◆ **ИЗУЧАЕМЫЙ ТЕКСТ**
= = = =

С запада, при самом замке Давида, находятся под огромной башней врата, называемые посему Давидовыми, Вифлеемскими или Яффскими, ибо через них идет дорога в Вифлеем и Яффу. Над этими вратами видна на мраморе арабская подпись выпуклыми литерами, которая, по переводу знающих арабский язык, означает: «Величайший царь, могущественнейший князь, владыка народов греческих, арабских и персидских, султан Сулейман, султана Селима сын (да защитит и сохранит Бог его царство), повелел 1-го… 1536 года воздвигнуть сии стены. Да будет мир их основателю». Но несмотря на эту надпись известно, что Сулейман не опоясал тогда вновь стенами город, а лишь приказал поправить древние, и только там воздвигнуть новые, где прежние вовсе были разрушены. На этой западной стороне находятся только одни эти Яффские врата, которые также называются вратами поклонническими, ибо ими издревле исключительно входили в город вновь прибывающие в него поклонники. Идя к северу, встречаем врата Дамасские, самые красивые: две больших башни соединены смело перекинутым сводом и на нем разные арабески и надпись: «год 1553, врата глубины», – может быть потому, что проход довольно глубоко тянется под сводом. Во времена еврейские называли их вратами Ефраимскими; чрез них-то возвращался с поля в город Симон Киринейский, когда позвали его нести крест за Спасителем. На той же северной стороне, по правую руку Дамасских врат, видны древние врата Иродовы, или Зари, но они закладены наглухо.
На востоке, против Елеонской горы, находятся врата Гефсиманские, врата Марии, потому что ведут к Гробу Матери Божией, к Гефсиманской пещере. Они также называются вратами Св. Стефана, ибо за ними находится место, на котором святой мученик был побит камнями. Во времена еврейские их называли вратами Вениаминовыми и Овчими. В той же самой линии видны совершенно заложенные извне, так называемые, Златые врата. Они делились на две части аркою, которая видна доселе и украшена разною резьбою. Через эти врата, как известно, торжественно въезжал в Иерусалим Спаситель, «грядый на вольную страсть», при кликах «Осанна сыну Давидову, благословен грядый во имя Господне». Мусульмане замуровали эту стену вследствие существующего у них предания, что через эти врата должен вступить в Иерусалим какой-то царь франков (общее имя всех европейцев).
Северо-восточный угол стены, от Златых врат до поворота ее, обращает особенное внимание огромностью камней, из которых сложена нижняя часть этой стены; тут виден довольно глубокий ров, высеченный в натуральной скале.

= = = =

◆ **СОХРАНЕННЫЕ ДАННЫЕ**

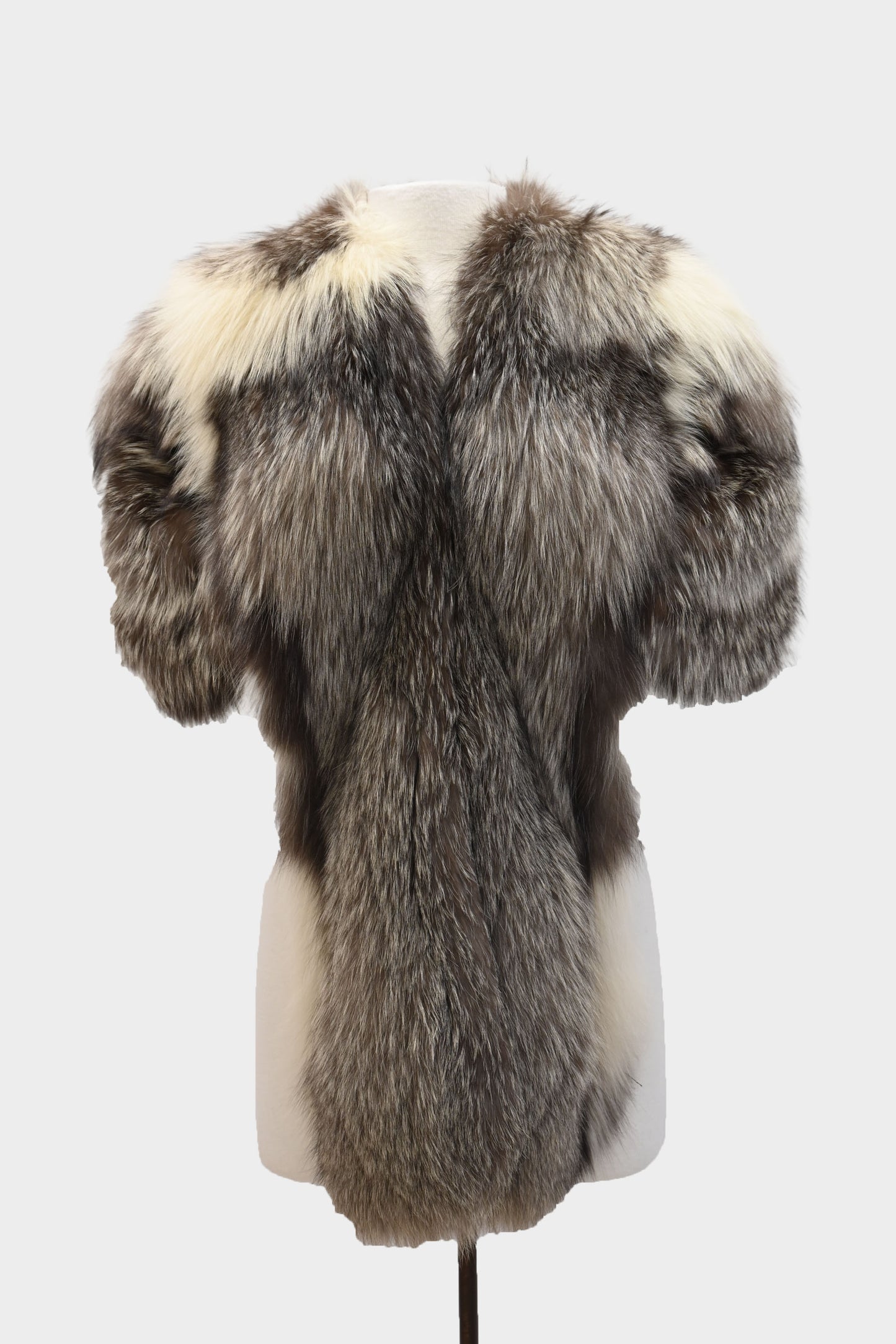 Silver Fox Cropped Fur Jacket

= = = =

◆ **РАБОЧЕЕ ЗАДАНИЕ 1**
Почему, согласно тексту о вратах Иерусалима, Яффские врата называются также вратами поклонническими?
◆ **РАБОЧЕЕ ЗАДАНИЕ 2**
Изложите в виде списка абзац текста о вратах Иерусалима, начинающийся словами «На востоке, против Елеонской горы», сохранив его основные сведения.
◆ **РАБОЧЕЕ ЗАДАНИЕ 3**
Перепишите дословно из текста о вратах Иерусалима отрывок от «Северо-восточный угол стены, от» до «в натуральной скале.» включительно.
Данные являются отдельным материалом и к тексту о вратах Иерусалима не относятся.

◆ **РЕШЕНИЕ ЗАДАЧИ 1**
Потому что через них издревле входили в город только вновь прибывающие поклонники.

◆ **РЕШЕНИЕ ЗАДАЧИ 2**
- На востоке, против Елеонской горы, находятся Гефсиманские врата. Их также называют вратами Марии, так как они ведут к Гробу Матери Божией и Гефсиманской пещере.
- Другое их название — врата Св. Стефана: за ними находится место, где мученика побили камнями.
- В еврейские времена их называли вратами Вениаминовыми и Овчими.
- На той же линии находятся Златые врата, заложенные извне. Их делит на две части арка, украшенная резьбой.
- Через Златые врата торжественно въезжал в Иерусалим Спаситель.
- Мусульмане замуровали их из-за предания, что через эти врата в Иерусалим должен вступить царь франков (общее имя всех европейцев).

◆ **РЕШЕНИЕ ЗАДАЧИ 3**
Северо-восточный угол стены, от Златых врат до поворота ее, обращает особенное внимание огромностью камней, из которых сложена нижняя часть этой стены; тут виден довольно глубокий ров, высеченный в натуральной скале.